----- Texte donné

Au plan de l’histoire naturelle, il figure en fait et bien malgré lui, comme le point d’origine de notre conscience écologique puisque, pour la première fois, l’être humain eut conscience de la disparition d’une espèce animale et eût même une certaine présomption de sa propre part de responsabilité dans cette extinction. Sait-on également qu’au sein du plus ancien musée du monde, encore visitable aujourd’hui, l’Ashmolean Museum d’Oxford, figurait, dès l’origine, la présence d’un spécimen de dodo au sein des collections? C’est ainsi que cet oiseau devint également symbolique des limites et des dangers encourus par notre patrimoine naturel, symbolique aussi d’une certaine idée de la conservation de ce dernier. Les vestiges d’ossements de dodo ne sont pas légion.

 

Seulement treize musées à travers le monde sont réputés posséder des os de notre célèbre dronte. La plupart proviennent de la Mare-aux- Songes, à la suite de la découverte de l’ingénieur des chemins de fer Harry Higginson qui, en 1865, apporta les os d’un oiseau au maître d’école George Clark alors en poste à Mahébourg. Une première campagne de fouilles s’ensuivit. Par la suite, d’autres vestiges furent à nouveau extraits entre 1891 et 1892 par le naturaliste Théodore Sauzier, qui s’empressa de les envoyer à Cambridge où le squelette de l’oiseau put être, pour la première fois, reconstitué, avant d’être enfin retourné au Musée de Port-Louis.

----------
----- Données fournies

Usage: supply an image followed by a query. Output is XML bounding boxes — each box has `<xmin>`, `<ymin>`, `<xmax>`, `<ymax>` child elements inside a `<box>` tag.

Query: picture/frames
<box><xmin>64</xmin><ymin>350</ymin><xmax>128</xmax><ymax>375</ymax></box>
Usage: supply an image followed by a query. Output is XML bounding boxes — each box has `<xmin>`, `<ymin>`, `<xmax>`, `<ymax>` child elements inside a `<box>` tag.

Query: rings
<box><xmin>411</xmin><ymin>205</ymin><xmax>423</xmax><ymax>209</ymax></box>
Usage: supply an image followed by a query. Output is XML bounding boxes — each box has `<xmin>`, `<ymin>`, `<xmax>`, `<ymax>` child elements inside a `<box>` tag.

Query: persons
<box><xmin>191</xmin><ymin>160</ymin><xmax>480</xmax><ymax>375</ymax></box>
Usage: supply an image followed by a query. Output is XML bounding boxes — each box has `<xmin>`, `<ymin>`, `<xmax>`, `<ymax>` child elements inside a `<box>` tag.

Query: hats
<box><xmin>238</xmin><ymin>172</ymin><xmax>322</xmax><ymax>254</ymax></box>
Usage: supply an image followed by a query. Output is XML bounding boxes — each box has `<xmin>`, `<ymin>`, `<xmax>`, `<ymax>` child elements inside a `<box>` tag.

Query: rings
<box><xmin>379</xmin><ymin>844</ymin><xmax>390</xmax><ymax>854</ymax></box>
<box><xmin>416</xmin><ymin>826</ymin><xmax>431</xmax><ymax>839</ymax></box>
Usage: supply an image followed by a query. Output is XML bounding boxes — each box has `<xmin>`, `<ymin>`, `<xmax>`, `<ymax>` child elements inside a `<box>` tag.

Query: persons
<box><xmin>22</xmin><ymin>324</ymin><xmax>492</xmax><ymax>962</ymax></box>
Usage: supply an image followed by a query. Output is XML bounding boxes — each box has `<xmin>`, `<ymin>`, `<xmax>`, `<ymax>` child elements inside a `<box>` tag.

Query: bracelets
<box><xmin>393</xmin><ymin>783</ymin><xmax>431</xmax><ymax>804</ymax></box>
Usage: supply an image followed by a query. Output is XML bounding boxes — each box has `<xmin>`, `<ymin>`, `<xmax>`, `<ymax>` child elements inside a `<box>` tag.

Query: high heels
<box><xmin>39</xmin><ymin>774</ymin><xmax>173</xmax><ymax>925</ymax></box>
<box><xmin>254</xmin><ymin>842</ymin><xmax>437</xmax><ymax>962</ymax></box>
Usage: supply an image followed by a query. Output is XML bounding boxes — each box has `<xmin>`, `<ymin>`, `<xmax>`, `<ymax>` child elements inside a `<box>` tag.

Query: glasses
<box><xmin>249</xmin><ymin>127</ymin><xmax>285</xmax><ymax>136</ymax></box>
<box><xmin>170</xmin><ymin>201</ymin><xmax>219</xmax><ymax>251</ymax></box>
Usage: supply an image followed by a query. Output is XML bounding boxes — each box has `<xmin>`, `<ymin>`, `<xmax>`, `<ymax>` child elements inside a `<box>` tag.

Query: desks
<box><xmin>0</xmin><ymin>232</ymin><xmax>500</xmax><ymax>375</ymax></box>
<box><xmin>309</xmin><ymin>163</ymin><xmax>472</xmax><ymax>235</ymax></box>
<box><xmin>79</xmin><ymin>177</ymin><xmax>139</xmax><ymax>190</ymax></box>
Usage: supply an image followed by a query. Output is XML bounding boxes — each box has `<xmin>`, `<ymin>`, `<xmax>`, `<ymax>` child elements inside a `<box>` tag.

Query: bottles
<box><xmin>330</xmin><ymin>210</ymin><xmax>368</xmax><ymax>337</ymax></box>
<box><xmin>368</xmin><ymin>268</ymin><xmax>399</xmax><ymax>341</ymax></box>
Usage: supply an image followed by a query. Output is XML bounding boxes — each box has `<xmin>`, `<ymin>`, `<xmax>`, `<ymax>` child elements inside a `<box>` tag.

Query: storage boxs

----------

◆ Consigne
Reprenez le texte sur le dodo à la suite de sa dernière phrase et poursuivez-le.

◆ Réponse
La reconstitution du dodo du Muséum américain, pour ne prendre qu’un exemple, fut en fait pratiquée au sein des ateliers de taxidermie Roland Ward à Londres. En 1870, quelques ossements de dodo furent donnés au Muséum par J. Carson Brervort, qui les reçut lui-même du consulat américain à Maurice. On sait par ailleurs, que d’autres lieux comme Mare- Sèche, dans le nord de l’île, recèlent des restes de cet oiseau. L’un des plus beaux squelettes de dodo est certainement celui qui figure au musée de Port- Louis, trouvé en 1907. Ses éléments, récoltés près de la montagne du Pouce, sont les restes d’un unique individu, tandis que les autres squelettes ont été reconstitués à partir d’un mélange, une recomposition émanant de nombreux individus.

 

Mi-novembre 2013, le journal Daily Mail rapporte dans ses colonnes, que deux os de dodo provenant d’une patte et d’un pelvis, furent mis aux enchères par Summers Place Auctions de Billingohurst dans l’Ouest Sussex. Dans les commentaires du journal, ils sont déclarés tous deux en excellent état de conservation. La mise à prix est fixée à £ 30 000, soit la coquette somme de Rs 1 500 000 !!! Comme il est dit dans l’article, il s’agit de la seconde vente privée d’os de dodo pour l’année 2013. Il est dit qu’aucune vente d’os de dodo n’a eu lieu entre 1934 et 2013…

 

En effet, en mars 2013, un simple petit fragment de fémur a été mis à prix pour £ 8 000 lors d’une vente chez Christie’s à Londres. Il existe des lois à Maurice proscrivant formellement l’exportation d’os de dodos. Prouver qu’un spécimen aurait été excavé et collecté en 1865 puis légalement vendu ou hérité depuis cette époque, paraît tout bonnement peu plausible, voire farfelu… Ce type d’intérêt du grand public pour des reliques d’animaux particulièrement rares, telles que mâchoire de dinosaures, dent de requin megalodon ou oeuf d’Aepyornys maximus, va croissant. On observe même une sorte de mode d’un goût douteux où exposer dans son salon une ammonite d’une demi-tonne revient à exhiber des trophées de chasse d’autrefois telles des défenses d’éléphant d’il y a cinquante ans !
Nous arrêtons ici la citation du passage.